Friday, Jan. 10, 1969

Shifting Symbols

During Czechoslovakia's "springtime of freedom," First Party Secretary Alexander Dubcek was the symbol of the country's new liberal spirit. Now, in the winter of its agony, Dubcek has increasingly become the symbol of compromise and collaboration. Bending to the will of his Soviet overlords, how ever reluctantly, Dubcek has moved into the forefront of those who are shaping the country's return to stern Communist orthodoxy.

Last week the Communist Party Presidium issued a warning to the Czechoslovak people admonishing them to refrain from all forms of dissent against the regime or the Soviet occupiers. Otherwise, as Dubcek declared, "The party will impose inevitable measures. They might seem undemocratic, but they will ensure that this republic is not driven by anarchistic tendencies." Not surprisingly, Dubcek's popularity has declined sharply in Czechoslovakia. In fact, only 41 months after their tanks crashed into Czechoslovakia, the Soviets have, in effect, succeeded in destroying not only the liberal reforms but the reformer as well.

Measure of Autonomy. Since he is largely doing their bidding, the Soviets do not at present want to discredit Dubcek entirely. Ironically, they allowed him last week to put into effect one of his original reforms. It has nothing to do with his innovations in press and political freedom, which have been quashed. The new measure establishes a federal system of government in Czechoslovakia, granting a large degree of autonomy to the country's two main ethnic groups, the Czechs and the Slovaks.

Dubcek, a Slovak, presented the scheme a year ago when he ousted from power President and Party Boss Antonin Novotny, a Czech. Historically, the more bucolic Slovaks have felt oppressed by the urbanized and sophisticated Czechs, who outnumber them by nearly 3 to 1. Hoping to enhance his support at home, Dubcek proposed self-rule as a means of alleviating the old Slovak grievances. At first, the Soviets, who earlier had threatened to break off Slovakia and incorporate it into the Soviet Union, opposed the federal system. They changed their minds when they realized that the reorganization would provide an opportunity to plant in the new posts men who are more likely to do their bidding than the officials in the former government.

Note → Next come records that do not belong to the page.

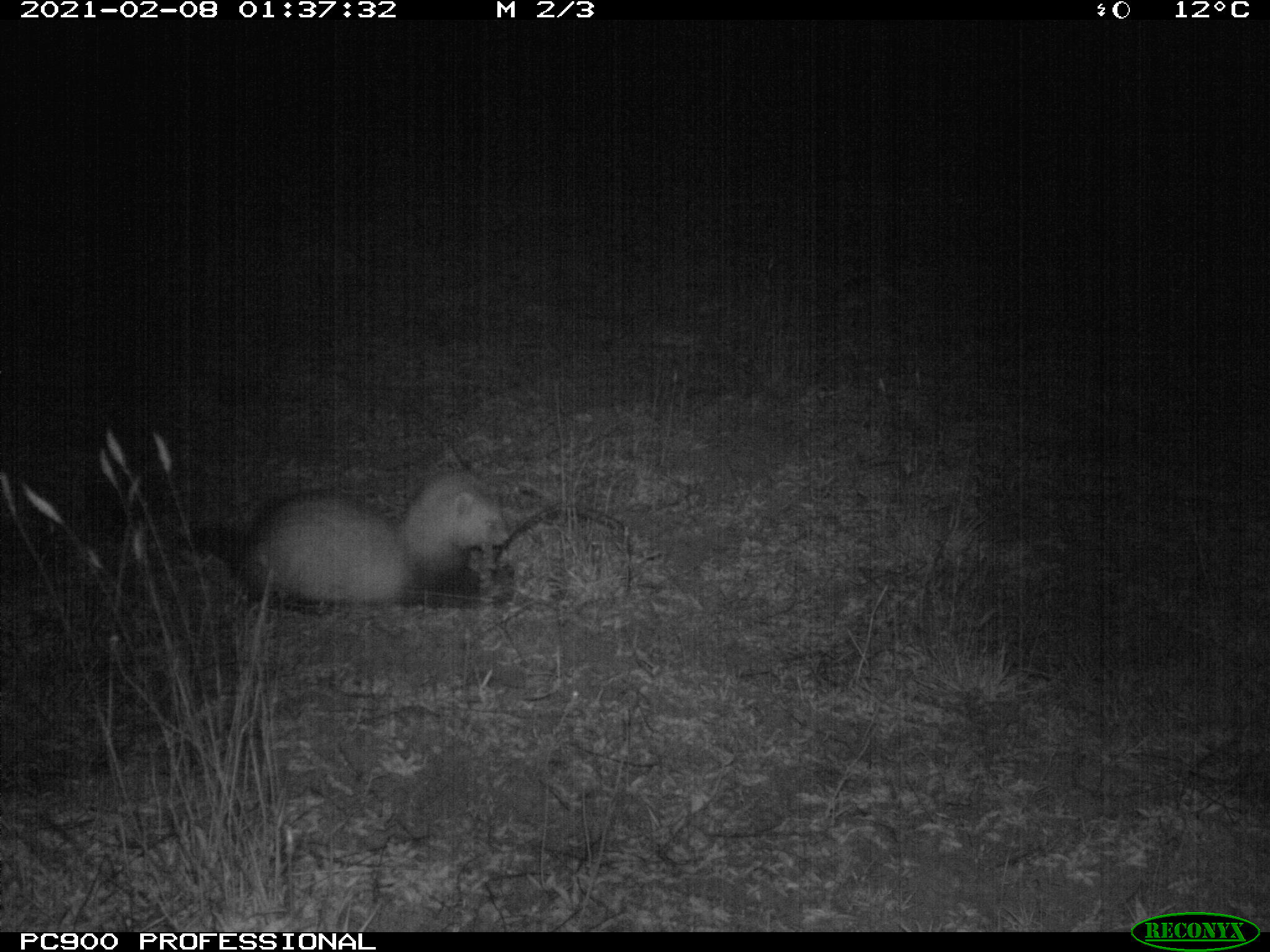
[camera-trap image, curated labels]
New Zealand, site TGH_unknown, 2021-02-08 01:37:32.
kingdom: Animalia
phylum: Chordata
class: Mammalia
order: Carnivora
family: Mustelidae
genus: Mustela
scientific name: Mustela furo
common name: ferret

Under the new setup, the Czech and Slovak halves of the country will each have their own governments to run the affairs of the provinces. The activities of the regional governments will be coordinated by a federal government in Prague that will be administered by a Premier, four Deputy Premiers and a seven-man Cabinet. In addition, there will be a bicameral federal legislature composed of a lower Chamber of People and a Senate-style Chamber of Nations; the delegates of both houses will be drawn from the regional assemblies.

Preference for Realists. The initial Czechoslovak reaction to federalization was favorable. In a spontaneous outburst of regional pride, Czechs paraded through the snowy streets of Prague, waving the red and white flag of their native province of Bohemia. Simultaneously, Slovak patriots hoisted the white-blue-red banner of Slovakia over the battlements of the hilltop castle that frowns down on Bratislava, the old provincial capital of Slovakia.

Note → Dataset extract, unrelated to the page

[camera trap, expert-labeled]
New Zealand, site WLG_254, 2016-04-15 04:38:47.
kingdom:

Behind the scenes, the Soviets were doing some hoisting of their own, as they elevated their men to power. They are prudently not promoting for the new posts outright Stalinists from the Novotny regime; instead, they prefer respectable, obedient bureaucrats. In Prague's current political argot, these men are called "the realists." The new federal Premier, for example, is Oldrich Cernik, who was also Premier during the Dubcek period but has since shown his willingness to cooperate with the Soviet occupiers.

Many of the other appointees have no previous political experience. Jan Marko, the new Foreign Minister, was the chief of the Slovak Commission for Technology. At the provincial level, the new Czech Premier, Stanislav Razl, is a former minister of the chemical industry, and the Slovak Premier, Stefan Sadovsky, is a former Dubcek supporter who has apparently abandoned his earlier enthusiasm for liberalism in favor of realism.

The Last Hero. The predominance of realists in the new governments has only heightened the tension in Czechoslovakia over the fate of Josef Smrkovsky, who, with Dubcek's decline, remains the last hero toCzechoslovakia's disillusioned workers, students and intellectuals. An unrepentant liberal, Smrkovsky lost his post as president of the National Assembly when that body was abolished to make way for the new legislature. In the new system, he temporarily holds the equivalent post of president of the federal parliament. At the behest of the Russians, the realists have started a campaign to take that post away from Smrkovsky. The workers, including the 900,000 members of the metalworkers' union, have pledged to go out on strike if Smrkovsky is not given the job--and thousands of students have made similar vows. The issue of the appointment will not be decided for another week or so, but Smrkovsky's ouster just might fan the smoldering embers of discontent in Czechoslovakia into a blaze.